Although I have my concealed handgun license, I’m not exactly sure whether, if I am ever involved in a self-defense shooting, I should waive my Fifth Amendment right against self-incrimination and talk with police or whether I should simply make no statement at all and ask to contact my attorney.
Persons who are licensed to carry concealed handguns are among the most law-abiding citizens in American society; they have to be, otherwise they would not have been eligible to receive their concealed handgun license. It follows that Concealed Handgun License (CHL) holders (as they are called in Texas) – are among those in society who are the least likely to have had first-hand experience as a suspect in a criminal investigation.
In other words, CHL Holders are not experienced in responding to questions from police officers who are attempting to determine whether the CHL Holder committed a crime and, in the opinion of the police officer, should be arrested and booked into jail.
And make no mistake about it, after a CHL Holder is involved in a shooting, the CHL Holder will be viewed by police (and likely the local prosecutor’s office) as a criminal suspect, at least initially.
As an attorney who, since 1999, has been representing clients in both criminal and civil litigation matters, my experience strongly suggests that it usually is not a good idea for persons who are – or who likely will be – involved in litigation to make statements to the police. On the other hand, my experience, prior to entering the practice of law, of being a municipal police officer and detective who, for more than a decade, was responsible for conducting criminal investigations – including both officer-involved shootings as well as general homicide and assault cases – suggests that there are instances where it may be in the best interests of a criminal suspect to give a statement to police.

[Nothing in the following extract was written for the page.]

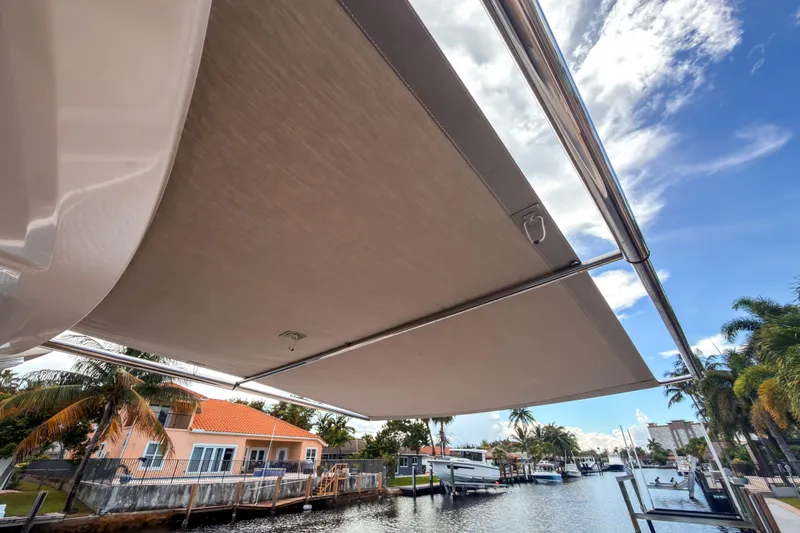  Yacht Photos Pics 2015 Beneteau Gran Turismo 49 yacht with extended sunshade, docked by a canal.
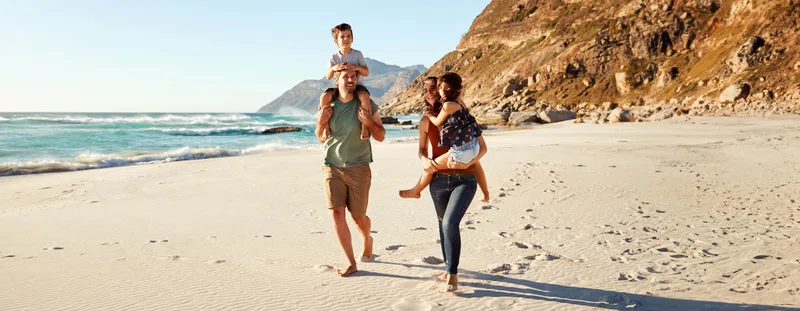 Family on holidays walking along beach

There are some who advocate that, after being involved in a shooting, a CHL Holder should simply tell police that the CHL Holder was in fear of his or her life; provide police with basic identifying information (CHL, Drivers’ License, etc); and then invoke the Fifth Amendment right against self-incrimination, and be adamant when saying that no statement to police will be made until after the CHL Holder consults with legal counsel. See, http://dailycaller.com/2013/10/30/the-most-important-article-you-will-read-what-to-do-after-a-defensive-shooting/1/
A different approach, one advocated by renowned firearms trainer, expert litigation witness, and sworn reserve police officer Massad Ayoob, takes a more nuanced approach. Inform the police:
1. That the injured/deceased person attacked you;
2. You will cooperate with any criminal prosecution of a surviving attacker;
3. About the existence and location of evidence (e.g., firearms, spent casings, knifes or other
4. About the existence and location of witnesses, security cameras, and the like; and
5. That you will fully cooperate with the police after you have spoken to your Attorney.
Be polite when interacting with police. You should, of course, identify yourself as the holder of a CHL and provide your CHL and drivers license to the officer.
See Massad Ayoob’s video on this subject at: https://www.youtube.com/watch?v=pCZXZMYyRl4
This approach does a good job in balancing a CHL Holder’s interests in not making statements that, on the one hand, while well-intended, might be misunderstood, misinterpreted, or even incriminating, with, on the other hand, the need to direct police investigators to crucial evidence that will assist investigators in confirming the statements the CHL Holder may – after consulting with counsel – later make to police.
Lest one think that the Massad Ayoob approach provides for too much interaction between the CHL Holder and the investigating police officers, consider this: The Massad Ayoob approach is, in substance, exactly the approach many police officers are trained to take – both by police trainers and the attorneys who regularly represent police officers – in the event an officer has been involved in a police shooting.
It is important to emphasize, however, that the Massad Ayoob approach should be considered only when the CHL Holder has a reasonable basis to believe the shooting was justified. If there is any question in the CHL Holder’s mind that the shooting might be unlawful, the make-no-statements approach would probably be the most prudent. Yes, when it comes to carrying a firearm, judgment is everything.